Farmers in Punjab and Haryana on Thursday put up blockades on different roads and highways as part of their countrywide protest against the Centre’s farming laws, PTI reported. A day earlier, the farmers had agreed to leave the Railways premises but said that they would continue with their agitation, according to The Indian Express.
The All India Kisan Sangharsh Coordination Committee had called for a countrywide “chakka jam” from 12 pm to 4 pm. Commuters faced difficulties because of the road blockade put up on several state and national highways. The police diverted the commuters to a different course, which led to traffic snarls.
Bharatiya Kisan Union general secretary Sukhdev Singh Kokrikalan said road blockades have been put up at 35 places, including Mansa, Sangrur, Patiala, Bathinda, Barnala, Ludhiana and Punjab. Kisan Mazdoor Sangharsh Committee General Secretary Sarwan Singh Pandher said they have put up road blockades at 45 places in 10 Punjab districts.
Protesting farmers called the Centre’s farm legislation “black laws”. They expressed fear that the laws would destroy their farming community and would only be beneficial for corporates. The farmers also criticised the Centre for suspending goods train, affecting the supply of fertiliser, coals and other essential items.
On Wednesday, farmers had said that they would allow for the movement of goods trains but not passenger trains. Indian Railways has claimed that it incurred a loss of more than Rs 1,200 crore because of the “rail roko” protest by farmers.
Kokrikalan, however, said that the Railways was projecting a wrong picture. “Our union is sitting at tracks at two places,” he said. “But, these tracks are used only by thermal plants. The main lines are open.”
However, the railway ministry claimed that protests along railway tracks in Punjab were underway in 32 places, according to the Hindustan Times.
Earlier on Thursday, Railways board chairman Vinod Kumar Yadav said he has been assured that blockades along railway tracks would be removed by the next day. “DG RPF [director general of Railway Police Force] is reviewing [the] safety of the tracks,” he said. “We will resume all train services once the tracks come back in our control.”
He added that the railway ministry has put forth two conditions before the state government – there should be no compromise on safety and blockades should be removed – for train services to resume.
On Wednesday, Punjab Chief Minister Amarinder Singh staged a protest at the Jantar Mantar in Delhi against the farming legislations.

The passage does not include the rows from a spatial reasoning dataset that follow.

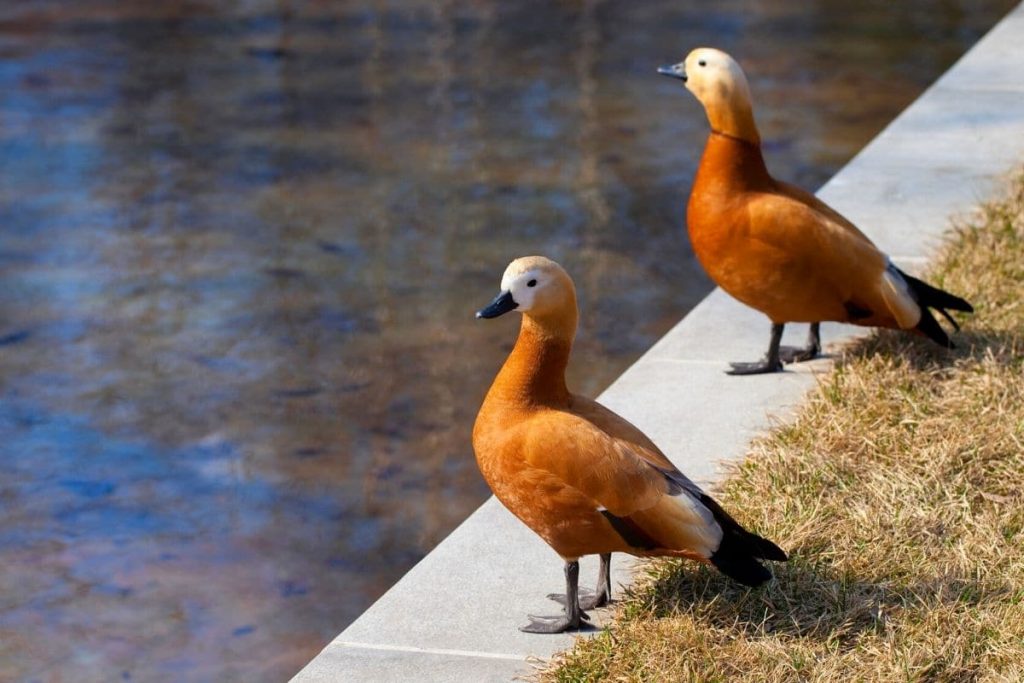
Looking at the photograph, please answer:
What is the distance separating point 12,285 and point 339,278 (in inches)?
59.4

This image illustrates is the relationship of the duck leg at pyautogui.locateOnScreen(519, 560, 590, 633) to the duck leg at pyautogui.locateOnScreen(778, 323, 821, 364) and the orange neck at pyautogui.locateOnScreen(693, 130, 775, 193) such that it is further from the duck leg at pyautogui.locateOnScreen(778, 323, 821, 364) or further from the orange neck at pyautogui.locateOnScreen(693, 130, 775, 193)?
the duck leg at pyautogui.locateOnScreen(778, 323, 821, 364)

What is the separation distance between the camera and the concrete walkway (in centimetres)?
435

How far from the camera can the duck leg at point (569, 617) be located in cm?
431

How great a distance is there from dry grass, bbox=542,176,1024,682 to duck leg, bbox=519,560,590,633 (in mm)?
105

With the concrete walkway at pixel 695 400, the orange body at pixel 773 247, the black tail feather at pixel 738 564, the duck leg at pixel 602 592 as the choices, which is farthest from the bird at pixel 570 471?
the orange body at pixel 773 247

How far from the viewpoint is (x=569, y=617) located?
171 inches

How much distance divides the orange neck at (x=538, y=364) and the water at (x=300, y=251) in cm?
109

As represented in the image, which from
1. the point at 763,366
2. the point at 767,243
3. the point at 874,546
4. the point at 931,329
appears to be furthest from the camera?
the point at 763,366

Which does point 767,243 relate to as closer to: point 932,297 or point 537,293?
point 932,297

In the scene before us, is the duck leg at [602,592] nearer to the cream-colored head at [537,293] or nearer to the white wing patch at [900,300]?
the cream-colored head at [537,293]

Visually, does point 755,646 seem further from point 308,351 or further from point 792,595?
point 308,351

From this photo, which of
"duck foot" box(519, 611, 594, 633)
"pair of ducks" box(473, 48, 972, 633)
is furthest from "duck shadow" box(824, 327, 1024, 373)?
"duck foot" box(519, 611, 594, 633)

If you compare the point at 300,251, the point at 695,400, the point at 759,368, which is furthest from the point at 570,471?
the point at 300,251

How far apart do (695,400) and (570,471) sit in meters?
1.84
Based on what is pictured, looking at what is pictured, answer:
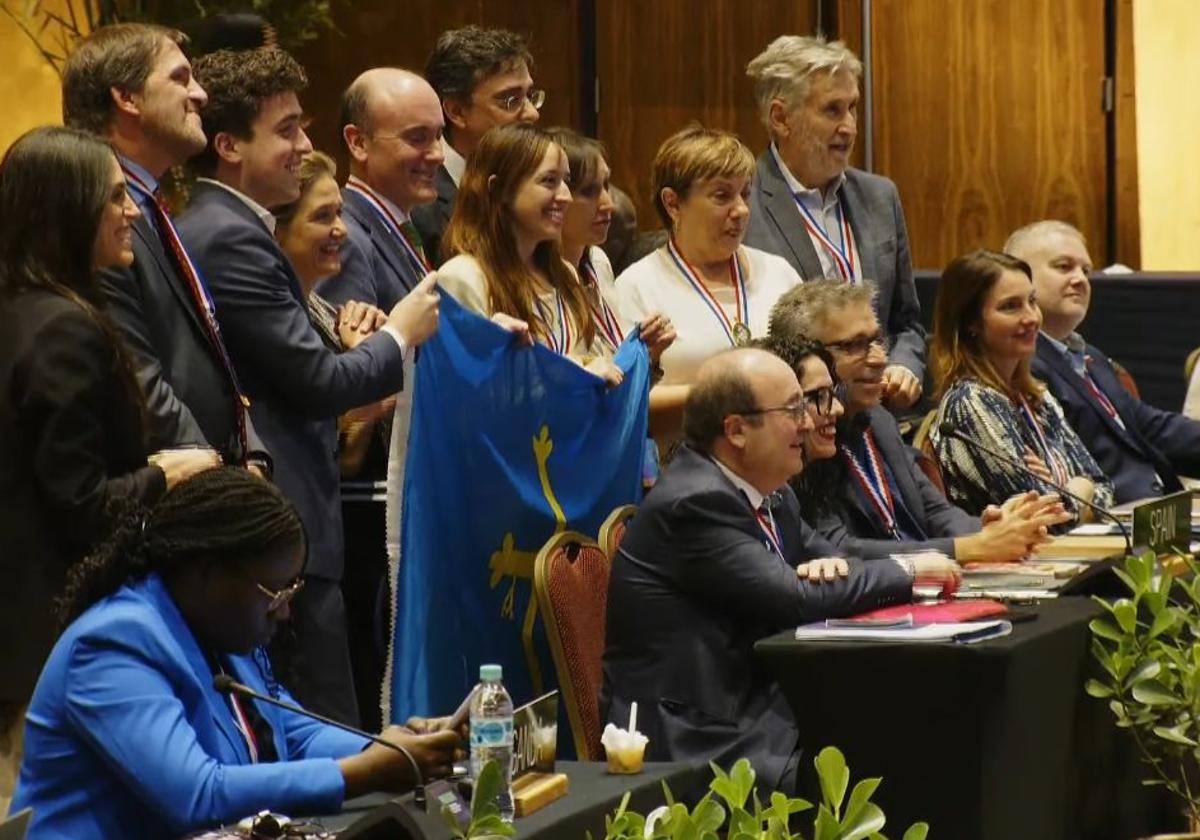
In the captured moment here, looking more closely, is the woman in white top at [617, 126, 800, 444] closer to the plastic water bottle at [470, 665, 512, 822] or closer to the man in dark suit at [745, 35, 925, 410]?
the man in dark suit at [745, 35, 925, 410]

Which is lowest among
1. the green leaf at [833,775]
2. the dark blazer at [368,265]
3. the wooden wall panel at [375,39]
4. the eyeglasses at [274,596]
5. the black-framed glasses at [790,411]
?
the green leaf at [833,775]

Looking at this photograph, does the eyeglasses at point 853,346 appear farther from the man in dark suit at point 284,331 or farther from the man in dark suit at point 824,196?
the man in dark suit at point 284,331

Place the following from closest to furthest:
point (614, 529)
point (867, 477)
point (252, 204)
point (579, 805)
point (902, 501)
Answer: point (579, 805), point (252, 204), point (614, 529), point (867, 477), point (902, 501)

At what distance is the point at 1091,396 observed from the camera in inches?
238

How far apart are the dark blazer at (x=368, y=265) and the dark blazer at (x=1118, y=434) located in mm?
2036

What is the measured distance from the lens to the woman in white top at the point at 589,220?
4.89 m

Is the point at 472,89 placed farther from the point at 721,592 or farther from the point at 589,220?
the point at 721,592

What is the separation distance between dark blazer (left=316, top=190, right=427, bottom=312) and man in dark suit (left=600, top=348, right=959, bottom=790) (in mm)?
876

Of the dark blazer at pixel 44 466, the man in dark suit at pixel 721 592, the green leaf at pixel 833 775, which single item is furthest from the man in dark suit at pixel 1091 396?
the green leaf at pixel 833 775

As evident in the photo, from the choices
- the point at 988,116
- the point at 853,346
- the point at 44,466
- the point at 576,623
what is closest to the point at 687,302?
the point at 853,346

He was joined by Congress MLAs from Punjab, state ministers, Punjabi Ekta Party MLA Sukhpal Khaira, Lok Insaf Party legislator Simranjit Singh Bains and Shiromani Akali Dal (Democratic) MLA Parminder Singh Dhindsa. Singh accused the Centre of “choking” the state by suspending goods trains.

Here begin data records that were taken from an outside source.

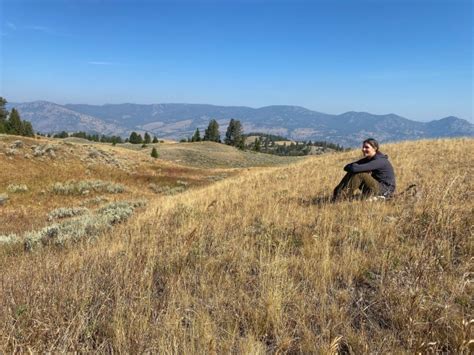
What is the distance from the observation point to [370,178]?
7305mm

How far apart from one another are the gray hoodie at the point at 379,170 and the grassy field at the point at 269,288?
3.95 feet

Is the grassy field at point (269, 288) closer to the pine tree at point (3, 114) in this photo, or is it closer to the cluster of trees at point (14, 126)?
the cluster of trees at point (14, 126)

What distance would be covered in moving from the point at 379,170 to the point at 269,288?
17.2 feet

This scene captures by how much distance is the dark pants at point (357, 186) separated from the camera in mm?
7219

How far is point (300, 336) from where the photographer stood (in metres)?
2.73

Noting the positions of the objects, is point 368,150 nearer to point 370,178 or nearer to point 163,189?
point 370,178

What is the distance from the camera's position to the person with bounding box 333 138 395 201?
7.24 m

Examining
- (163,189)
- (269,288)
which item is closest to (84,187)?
(163,189)

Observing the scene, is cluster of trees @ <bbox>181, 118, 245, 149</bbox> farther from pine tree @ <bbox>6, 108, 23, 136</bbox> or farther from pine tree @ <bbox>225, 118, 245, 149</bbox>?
pine tree @ <bbox>6, 108, 23, 136</bbox>

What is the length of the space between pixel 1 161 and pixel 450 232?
22421 millimetres

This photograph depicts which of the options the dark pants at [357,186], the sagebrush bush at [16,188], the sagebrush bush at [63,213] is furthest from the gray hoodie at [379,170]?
the sagebrush bush at [16,188]

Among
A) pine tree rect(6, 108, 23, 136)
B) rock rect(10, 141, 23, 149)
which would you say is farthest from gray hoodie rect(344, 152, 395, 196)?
pine tree rect(6, 108, 23, 136)

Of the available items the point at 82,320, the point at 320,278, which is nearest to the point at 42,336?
the point at 82,320

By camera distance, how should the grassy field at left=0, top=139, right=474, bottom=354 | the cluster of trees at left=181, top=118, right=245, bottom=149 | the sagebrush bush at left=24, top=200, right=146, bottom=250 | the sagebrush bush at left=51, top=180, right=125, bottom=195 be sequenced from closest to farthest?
the grassy field at left=0, top=139, right=474, bottom=354, the sagebrush bush at left=24, top=200, right=146, bottom=250, the sagebrush bush at left=51, top=180, right=125, bottom=195, the cluster of trees at left=181, top=118, right=245, bottom=149
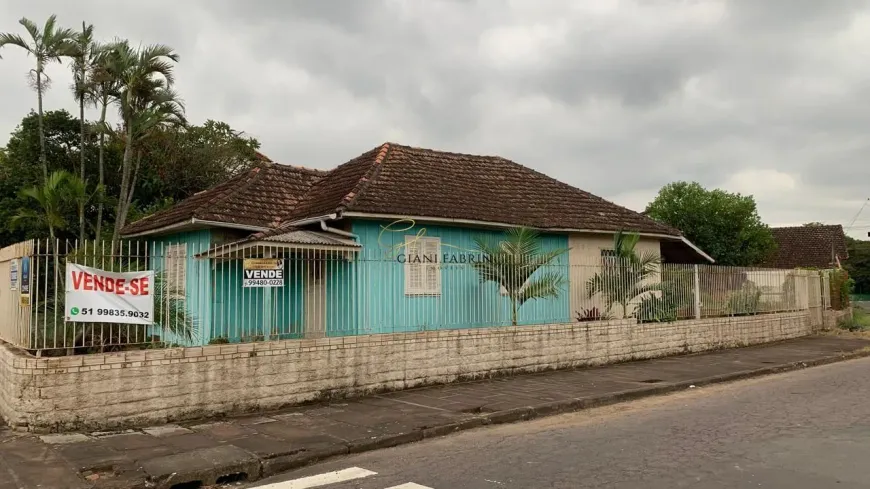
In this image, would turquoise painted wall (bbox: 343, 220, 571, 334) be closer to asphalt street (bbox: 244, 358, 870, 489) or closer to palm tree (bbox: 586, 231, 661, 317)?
palm tree (bbox: 586, 231, 661, 317)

All essential goods in Punjab are in short supply, including fertilisers for winter crops and coal for power plants. Punjab needs 14.5 lakh tonnes of urea for winter crops, but the state has only about 75,000 tonnes, according to government officials.
The farm laws
The Parliament had passed three ordinances – Farmers Produce Trade and Commerce (Promotion & Facilitation) Ordinance 2020, The Farmers (Empowerment & Protection) Assurance and Farm Service Ordinance 2020 and The Essential Commodities (Amendment) Ordinance 2020 – in September. They were signed into laws by President Ram Nath Kovind on September 27.
Protests had erupted against the laws in many parts of the country. When two of the legislations were tabled during a chaotic session in Parliament on September 20, some Opposition MPs claimed that they would prove to be the “death warrant” for the agricultural sector.
Taken together, the three legislations loosen regulations on the sale, pricing and storage of agricultural produce. They allow farmers to sell outside mandis notified by the Agricultural Produce Market Committee. They enable contract farming through deals with private sector companies. They take food items like cereals and pulses off the list of essential commodities, lifting stock limits on such produce.
The government claims the new laws would give farmers the freedom to sell in the open market. But farmers say the laws will weaken the minimum support price mechanism under which the government buys agricultural produce, leave farmers to the mercy of market forces and threaten food security.
Most Opposition parties and farmers’ organisations across the country have strongly opposed the bills. The Shiromani Akali Dal, one of the Bharatiya Janata Party’s oldest allies, pulled out of the National Democratic Alliance in protest against these bills.